The English Civil War was a long time ago but did not only involve the English. Charles II, being a Stuart, was proclaimed King of Scots in February 1649 and, when he landed in Moray the next year, signed the Covenant, much to the exasperation of Cromwell, who then planned a retaliatory invasion. Despite their army under the incompetent Duke of Hamilton having been clubbed back across the border the previous year, the Scots gathered another under Leslie. But, while many of the former had been battle-hardened from mercenary service in the Thirty Years’ War, the 12,000 gathered at Edinburgh to block the invasion were mostly ploughmen and cottars drafted into service with little training.

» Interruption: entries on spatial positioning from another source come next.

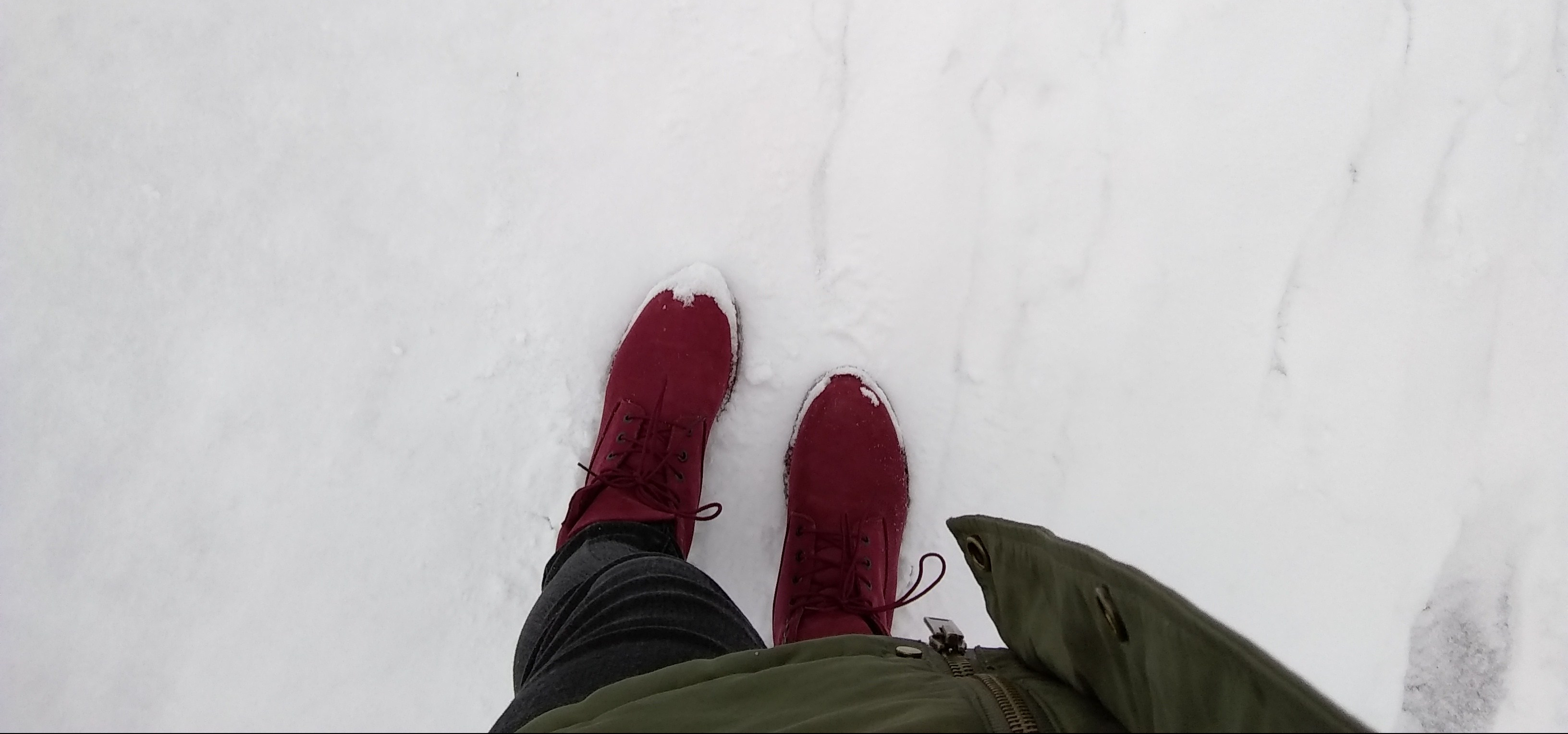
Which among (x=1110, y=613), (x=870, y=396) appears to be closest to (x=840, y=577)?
(x=870, y=396)

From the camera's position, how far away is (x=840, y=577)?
95cm

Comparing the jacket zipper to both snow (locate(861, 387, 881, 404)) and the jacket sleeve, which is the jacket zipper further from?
snow (locate(861, 387, 881, 404))

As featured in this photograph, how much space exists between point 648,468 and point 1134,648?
0.67 metres

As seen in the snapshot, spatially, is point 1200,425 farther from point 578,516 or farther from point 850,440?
point 578,516

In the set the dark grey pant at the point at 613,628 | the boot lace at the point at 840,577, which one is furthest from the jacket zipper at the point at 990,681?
the boot lace at the point at 840,577

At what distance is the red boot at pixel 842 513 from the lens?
37.1 inches

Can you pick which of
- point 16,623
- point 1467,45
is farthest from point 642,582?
point 1467,45

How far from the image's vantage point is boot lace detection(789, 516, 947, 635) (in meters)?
0.94

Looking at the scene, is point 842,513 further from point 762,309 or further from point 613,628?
point 613,628

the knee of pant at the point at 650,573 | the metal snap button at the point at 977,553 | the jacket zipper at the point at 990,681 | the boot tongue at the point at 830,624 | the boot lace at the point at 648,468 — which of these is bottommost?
the jacket zipper at the point at 990,681

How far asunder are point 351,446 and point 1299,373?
111cm

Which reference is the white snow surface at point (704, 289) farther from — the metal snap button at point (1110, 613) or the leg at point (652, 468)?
the metal snap button at point (1110, 613)

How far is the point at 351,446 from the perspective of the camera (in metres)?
1.00

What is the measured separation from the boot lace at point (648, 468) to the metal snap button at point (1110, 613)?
0.58 meters
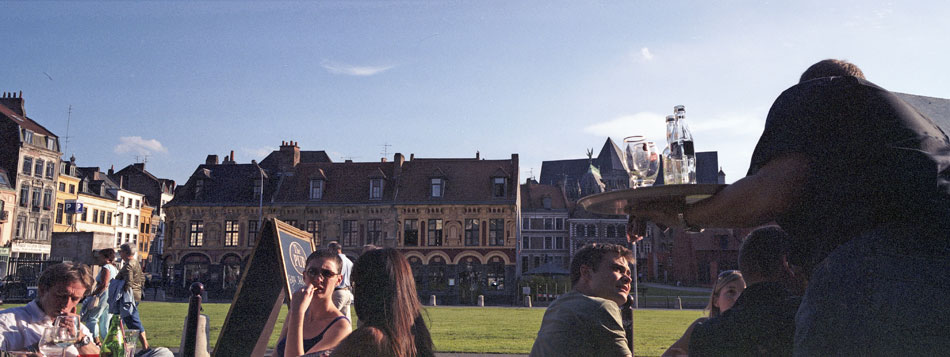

Leslie was smart enough to know his troops’ limitations and used a scorched earth policy, avoiding direct confrontation of the well disciplined Roundheads. Cromwell’s advance left his 11,000 men hungry so he fell back on supplies brought into Dunbar by ship. Leslie reached Dunbar first and picked a dominant position on Doon Hill, blocking any retreat to England, but the impatient clergy—too often a baleful influence on Scots history—insisted a swift resolution was possible with help from the Lord.
At the foot of the hill, the Scots were subjected to a surprise night attack and their battle cry “The Lord of Hosts” found favour with them and not the Scots clergy. They rolled up Leslie’s right flank and their cavalry drove a disintegrating rabble from the field, capturing around 5,000 of them. This being a logistical nightmare, they were taken to the only building big enough to contain them—Durham Cathedral, where they languished. 2,000 died on the march, another 1,500 of disease and malnutrition at Durham and the remaining 1,500 were sold as slaves to the English colonies. There is no memorial, only the record of a mass grave in the form of a trench running North from the cathedral.
360 years later, Dunbar’s George Wilson has been fundraising to build a memorial and to have this low point of Anglo-Scots relations be properly recorded and atoned for. He has managed to extract acknowledgement of the terrible events and an intention to assist in providing a memorial to the 1,500 Scots who perished there.